What is pharmacophobia?
Pharmacophobia is generally defined as the irrational fear of taking medication or using any pharmacological treatment. People who have this phobia are afraid of taking medicine, visiting a doctor, getting injections, or becoming addicted to certain medications. When they are faced with these situations, pharmacophobic people may exhibit symptoms of anxiety, such as nausea, palpitations, quickened heart rate, sudden weakness, trembling, and even panic attacks.
A pharmacophobic person would likely avoid seeking treatment for their ailments, severely compromising their physical and mental health or hygiene. The factors that could cause someone to develop this phobia are not officially established yet, but some of the common speculations include traumatic events and hereditary factors.
Ways to help you overcome pharmacophobia
If you believe that you have pharmacophobia and are seeking to overcome it, you may consider following these suggestions:
Determine how it started.
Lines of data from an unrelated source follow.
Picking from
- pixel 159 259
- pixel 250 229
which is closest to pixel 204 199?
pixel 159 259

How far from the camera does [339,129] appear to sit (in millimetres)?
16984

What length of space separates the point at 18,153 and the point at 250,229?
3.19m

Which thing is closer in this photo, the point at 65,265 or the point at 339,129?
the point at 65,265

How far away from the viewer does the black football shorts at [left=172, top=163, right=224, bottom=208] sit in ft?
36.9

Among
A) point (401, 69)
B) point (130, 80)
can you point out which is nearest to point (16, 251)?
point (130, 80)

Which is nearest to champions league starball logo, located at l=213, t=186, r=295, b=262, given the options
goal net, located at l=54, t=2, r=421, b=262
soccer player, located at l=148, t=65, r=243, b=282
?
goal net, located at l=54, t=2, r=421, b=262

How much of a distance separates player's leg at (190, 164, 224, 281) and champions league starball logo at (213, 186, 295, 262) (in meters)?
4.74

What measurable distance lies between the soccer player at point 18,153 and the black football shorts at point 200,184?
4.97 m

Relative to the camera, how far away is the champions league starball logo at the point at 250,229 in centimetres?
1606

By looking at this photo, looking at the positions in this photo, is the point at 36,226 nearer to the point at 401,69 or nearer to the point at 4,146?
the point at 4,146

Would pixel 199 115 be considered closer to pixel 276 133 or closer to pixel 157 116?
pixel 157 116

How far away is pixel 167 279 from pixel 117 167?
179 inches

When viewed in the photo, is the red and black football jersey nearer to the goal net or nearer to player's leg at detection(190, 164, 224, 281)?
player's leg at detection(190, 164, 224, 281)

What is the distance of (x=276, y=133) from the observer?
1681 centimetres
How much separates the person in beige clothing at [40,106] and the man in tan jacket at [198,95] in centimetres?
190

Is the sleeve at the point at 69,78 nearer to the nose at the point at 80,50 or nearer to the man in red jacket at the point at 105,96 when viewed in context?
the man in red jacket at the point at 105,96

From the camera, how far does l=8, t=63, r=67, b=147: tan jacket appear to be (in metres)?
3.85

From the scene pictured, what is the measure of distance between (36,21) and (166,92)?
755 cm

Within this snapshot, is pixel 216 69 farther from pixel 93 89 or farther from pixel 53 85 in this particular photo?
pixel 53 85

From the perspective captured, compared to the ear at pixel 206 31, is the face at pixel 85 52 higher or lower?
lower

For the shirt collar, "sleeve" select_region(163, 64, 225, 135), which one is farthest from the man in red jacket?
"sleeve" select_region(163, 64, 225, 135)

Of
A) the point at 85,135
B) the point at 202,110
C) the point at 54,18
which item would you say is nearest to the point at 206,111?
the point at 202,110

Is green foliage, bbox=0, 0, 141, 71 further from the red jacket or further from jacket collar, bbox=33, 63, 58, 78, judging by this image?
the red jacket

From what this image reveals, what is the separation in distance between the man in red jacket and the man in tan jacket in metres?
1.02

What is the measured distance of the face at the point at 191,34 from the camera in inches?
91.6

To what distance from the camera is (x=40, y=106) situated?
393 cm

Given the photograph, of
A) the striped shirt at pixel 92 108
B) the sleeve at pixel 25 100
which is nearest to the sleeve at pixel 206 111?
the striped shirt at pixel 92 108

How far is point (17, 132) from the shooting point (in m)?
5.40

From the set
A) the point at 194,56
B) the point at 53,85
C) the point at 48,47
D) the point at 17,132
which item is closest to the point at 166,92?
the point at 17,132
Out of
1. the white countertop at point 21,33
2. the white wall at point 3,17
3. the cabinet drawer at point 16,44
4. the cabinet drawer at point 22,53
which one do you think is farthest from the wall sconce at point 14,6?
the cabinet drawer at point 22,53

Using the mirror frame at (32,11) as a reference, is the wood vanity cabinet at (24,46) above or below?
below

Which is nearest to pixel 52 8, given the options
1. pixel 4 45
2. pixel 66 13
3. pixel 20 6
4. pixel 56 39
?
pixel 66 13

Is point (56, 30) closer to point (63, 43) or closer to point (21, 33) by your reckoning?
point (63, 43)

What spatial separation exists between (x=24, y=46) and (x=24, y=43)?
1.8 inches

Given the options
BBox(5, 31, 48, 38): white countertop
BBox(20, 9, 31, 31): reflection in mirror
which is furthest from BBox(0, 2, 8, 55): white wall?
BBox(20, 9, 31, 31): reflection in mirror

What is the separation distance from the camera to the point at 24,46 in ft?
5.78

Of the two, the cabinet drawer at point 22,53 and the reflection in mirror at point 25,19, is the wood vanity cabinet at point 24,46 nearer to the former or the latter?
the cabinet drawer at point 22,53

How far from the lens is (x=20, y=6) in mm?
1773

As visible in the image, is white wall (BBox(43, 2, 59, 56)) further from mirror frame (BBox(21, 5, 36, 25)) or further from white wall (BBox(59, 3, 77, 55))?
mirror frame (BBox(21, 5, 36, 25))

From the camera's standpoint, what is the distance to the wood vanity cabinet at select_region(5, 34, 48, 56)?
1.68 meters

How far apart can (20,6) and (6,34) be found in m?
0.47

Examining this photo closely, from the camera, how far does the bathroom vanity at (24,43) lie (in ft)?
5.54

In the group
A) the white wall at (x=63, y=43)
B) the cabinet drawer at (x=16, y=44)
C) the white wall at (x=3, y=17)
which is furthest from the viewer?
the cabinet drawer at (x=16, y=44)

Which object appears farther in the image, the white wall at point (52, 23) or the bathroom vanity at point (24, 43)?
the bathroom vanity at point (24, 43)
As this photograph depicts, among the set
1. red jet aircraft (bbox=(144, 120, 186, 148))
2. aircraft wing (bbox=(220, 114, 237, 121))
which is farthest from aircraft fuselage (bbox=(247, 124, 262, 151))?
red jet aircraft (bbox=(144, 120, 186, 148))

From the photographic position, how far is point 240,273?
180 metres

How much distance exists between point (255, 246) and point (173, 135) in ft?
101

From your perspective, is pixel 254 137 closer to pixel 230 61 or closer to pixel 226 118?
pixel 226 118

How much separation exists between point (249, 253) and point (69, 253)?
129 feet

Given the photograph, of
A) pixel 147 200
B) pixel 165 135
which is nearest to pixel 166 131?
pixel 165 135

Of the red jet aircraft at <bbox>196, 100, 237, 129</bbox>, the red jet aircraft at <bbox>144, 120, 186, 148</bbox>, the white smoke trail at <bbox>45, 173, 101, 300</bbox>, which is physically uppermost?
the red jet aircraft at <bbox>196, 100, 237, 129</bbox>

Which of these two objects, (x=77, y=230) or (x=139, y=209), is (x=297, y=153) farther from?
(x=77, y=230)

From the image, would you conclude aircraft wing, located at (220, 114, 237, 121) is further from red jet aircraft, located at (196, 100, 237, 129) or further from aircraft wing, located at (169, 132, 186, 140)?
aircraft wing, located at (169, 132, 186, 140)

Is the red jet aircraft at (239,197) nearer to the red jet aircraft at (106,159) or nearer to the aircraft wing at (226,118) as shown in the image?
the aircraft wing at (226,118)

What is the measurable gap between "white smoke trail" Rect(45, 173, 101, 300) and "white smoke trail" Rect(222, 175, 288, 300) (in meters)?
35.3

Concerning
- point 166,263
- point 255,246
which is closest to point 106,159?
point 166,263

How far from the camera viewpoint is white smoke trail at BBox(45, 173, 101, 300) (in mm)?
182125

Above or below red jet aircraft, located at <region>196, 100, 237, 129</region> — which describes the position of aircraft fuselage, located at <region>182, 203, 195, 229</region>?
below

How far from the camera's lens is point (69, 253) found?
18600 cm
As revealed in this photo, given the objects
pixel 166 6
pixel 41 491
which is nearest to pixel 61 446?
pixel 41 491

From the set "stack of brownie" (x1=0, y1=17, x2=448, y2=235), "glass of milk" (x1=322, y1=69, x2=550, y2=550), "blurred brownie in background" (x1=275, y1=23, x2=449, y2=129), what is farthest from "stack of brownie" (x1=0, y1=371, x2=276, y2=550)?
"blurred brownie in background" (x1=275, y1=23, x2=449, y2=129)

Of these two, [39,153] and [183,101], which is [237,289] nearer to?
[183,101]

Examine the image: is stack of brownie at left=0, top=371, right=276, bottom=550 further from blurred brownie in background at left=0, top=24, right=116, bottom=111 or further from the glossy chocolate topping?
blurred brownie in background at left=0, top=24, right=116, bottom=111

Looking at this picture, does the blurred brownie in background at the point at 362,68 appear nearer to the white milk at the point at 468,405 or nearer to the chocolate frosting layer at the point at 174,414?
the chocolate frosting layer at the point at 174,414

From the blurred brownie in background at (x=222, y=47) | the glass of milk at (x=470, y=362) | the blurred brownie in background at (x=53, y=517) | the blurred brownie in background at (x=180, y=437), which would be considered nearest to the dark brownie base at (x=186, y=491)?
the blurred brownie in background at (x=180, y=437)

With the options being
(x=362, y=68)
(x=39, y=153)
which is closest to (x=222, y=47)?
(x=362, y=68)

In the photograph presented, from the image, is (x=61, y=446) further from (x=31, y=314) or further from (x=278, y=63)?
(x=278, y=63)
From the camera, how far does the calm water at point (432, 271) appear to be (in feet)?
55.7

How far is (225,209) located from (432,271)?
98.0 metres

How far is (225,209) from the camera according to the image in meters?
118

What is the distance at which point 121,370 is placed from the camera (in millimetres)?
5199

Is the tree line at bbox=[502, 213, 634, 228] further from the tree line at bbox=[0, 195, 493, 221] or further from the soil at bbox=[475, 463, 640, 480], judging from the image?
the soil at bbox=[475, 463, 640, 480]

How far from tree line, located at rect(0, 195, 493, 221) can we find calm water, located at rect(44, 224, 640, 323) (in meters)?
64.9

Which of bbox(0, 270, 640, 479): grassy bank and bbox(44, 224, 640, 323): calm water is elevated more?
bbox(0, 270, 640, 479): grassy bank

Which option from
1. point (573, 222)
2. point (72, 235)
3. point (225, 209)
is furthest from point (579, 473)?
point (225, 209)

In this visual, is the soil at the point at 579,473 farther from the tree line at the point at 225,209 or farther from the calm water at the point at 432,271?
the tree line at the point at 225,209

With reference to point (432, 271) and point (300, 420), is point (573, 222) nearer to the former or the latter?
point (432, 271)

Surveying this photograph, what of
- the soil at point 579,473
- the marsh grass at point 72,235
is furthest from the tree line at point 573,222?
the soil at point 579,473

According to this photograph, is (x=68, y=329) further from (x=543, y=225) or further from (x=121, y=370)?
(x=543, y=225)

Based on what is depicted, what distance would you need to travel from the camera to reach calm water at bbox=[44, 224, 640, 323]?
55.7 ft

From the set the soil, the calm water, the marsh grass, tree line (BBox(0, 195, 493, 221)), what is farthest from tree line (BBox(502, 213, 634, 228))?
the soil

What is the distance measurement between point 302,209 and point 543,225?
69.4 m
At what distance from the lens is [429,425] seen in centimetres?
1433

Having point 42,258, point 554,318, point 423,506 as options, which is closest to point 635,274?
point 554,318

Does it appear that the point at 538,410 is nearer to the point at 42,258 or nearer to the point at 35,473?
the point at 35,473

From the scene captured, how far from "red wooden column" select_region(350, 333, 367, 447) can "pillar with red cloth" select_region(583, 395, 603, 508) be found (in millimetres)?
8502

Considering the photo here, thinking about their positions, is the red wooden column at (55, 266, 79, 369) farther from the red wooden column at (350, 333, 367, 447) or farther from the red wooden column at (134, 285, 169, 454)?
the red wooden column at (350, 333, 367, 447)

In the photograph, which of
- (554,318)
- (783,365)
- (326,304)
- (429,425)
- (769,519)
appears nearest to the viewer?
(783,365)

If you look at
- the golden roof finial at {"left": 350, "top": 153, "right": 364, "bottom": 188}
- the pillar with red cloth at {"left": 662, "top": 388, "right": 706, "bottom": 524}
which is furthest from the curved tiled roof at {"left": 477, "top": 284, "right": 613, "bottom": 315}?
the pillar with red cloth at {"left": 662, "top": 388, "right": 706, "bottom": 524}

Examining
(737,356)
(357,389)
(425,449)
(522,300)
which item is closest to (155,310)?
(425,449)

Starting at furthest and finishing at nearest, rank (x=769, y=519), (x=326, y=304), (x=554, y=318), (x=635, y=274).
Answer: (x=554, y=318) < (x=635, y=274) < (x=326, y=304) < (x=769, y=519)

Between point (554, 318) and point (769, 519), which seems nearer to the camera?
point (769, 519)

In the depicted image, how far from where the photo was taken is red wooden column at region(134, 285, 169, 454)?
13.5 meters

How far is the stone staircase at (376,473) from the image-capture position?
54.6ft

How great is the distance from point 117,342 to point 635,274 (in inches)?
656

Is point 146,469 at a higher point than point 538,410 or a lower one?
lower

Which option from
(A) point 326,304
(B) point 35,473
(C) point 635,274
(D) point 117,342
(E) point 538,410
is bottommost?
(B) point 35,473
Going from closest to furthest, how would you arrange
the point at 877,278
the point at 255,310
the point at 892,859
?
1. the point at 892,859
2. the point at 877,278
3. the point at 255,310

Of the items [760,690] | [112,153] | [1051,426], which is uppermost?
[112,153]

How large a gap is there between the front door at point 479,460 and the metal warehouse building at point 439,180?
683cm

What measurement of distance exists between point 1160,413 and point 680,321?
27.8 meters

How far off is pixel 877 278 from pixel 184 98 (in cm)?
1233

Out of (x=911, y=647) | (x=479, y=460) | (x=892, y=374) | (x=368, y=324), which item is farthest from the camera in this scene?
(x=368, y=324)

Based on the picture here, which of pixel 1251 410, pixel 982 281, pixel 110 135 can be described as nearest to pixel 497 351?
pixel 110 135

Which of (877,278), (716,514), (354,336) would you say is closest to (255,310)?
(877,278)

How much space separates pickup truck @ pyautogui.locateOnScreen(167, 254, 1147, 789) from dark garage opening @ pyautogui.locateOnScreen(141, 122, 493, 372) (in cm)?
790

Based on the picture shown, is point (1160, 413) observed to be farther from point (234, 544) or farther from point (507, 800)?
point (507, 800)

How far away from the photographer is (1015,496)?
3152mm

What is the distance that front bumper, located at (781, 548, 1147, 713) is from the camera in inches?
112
Many pharmacophobic people develop their phobia following a negative experience in their childhood. Having experienced a negative side effect or allergic reaction to a medication could result in pharmacophobia. Seeing a loved one suffer after taking medication could lead to this fear too, even if it was not a result of the medication they took.
In some cases, a pharmacophobic person’s parent might have had pharmacophobia as well, with the phobia being passed on genetically or through upbringing. Once you determine how your fear started, you may identify what is causing it and this could be a huge help in uprooting your pharmacophobia.
Visit a therapist. A phobia can be considered as a manifestation of an anxiety disorder and, as this is a mental health condition, seeing a mental health professional for therapy would help you manage it.
One such therapy is Cognitive Behavioral Therapy (CBT), which is designed to change the way you perceive your fear, therefore changing how you react to the object of your phobia. There is also Dialectical Behavioral Therapy (DBT), where you can learn to control how you express and experience your fear. If you think that desensitizing would help you overcome pharmacophobia, you can try exposure therapy as well, in which you will be exposed to your fear as the therapist helps you work through the emotions you experience.
Change dosing methods. Your pharmacophobia could be related to a specific dosing form instead of the medication itself. Some may dislike taking pills but are fine with topical medication, while others may struggle with topicals but do well with pills. If you detest both forms of medication though, you can trick yourself into taking your medication with food. There are medicines, like CBD products, that are available as edibles (e.g. gummy bears, chocolates, and gumdrops) and tinctures you can mix with food or drinks.
Acknowledging your fears and managing them on your own is admirable, but you do not have to do this alone. Do not hesitate to discuss your problem with your doctor, therapist, or pharmacist, so you can get all the help you need to take your medications.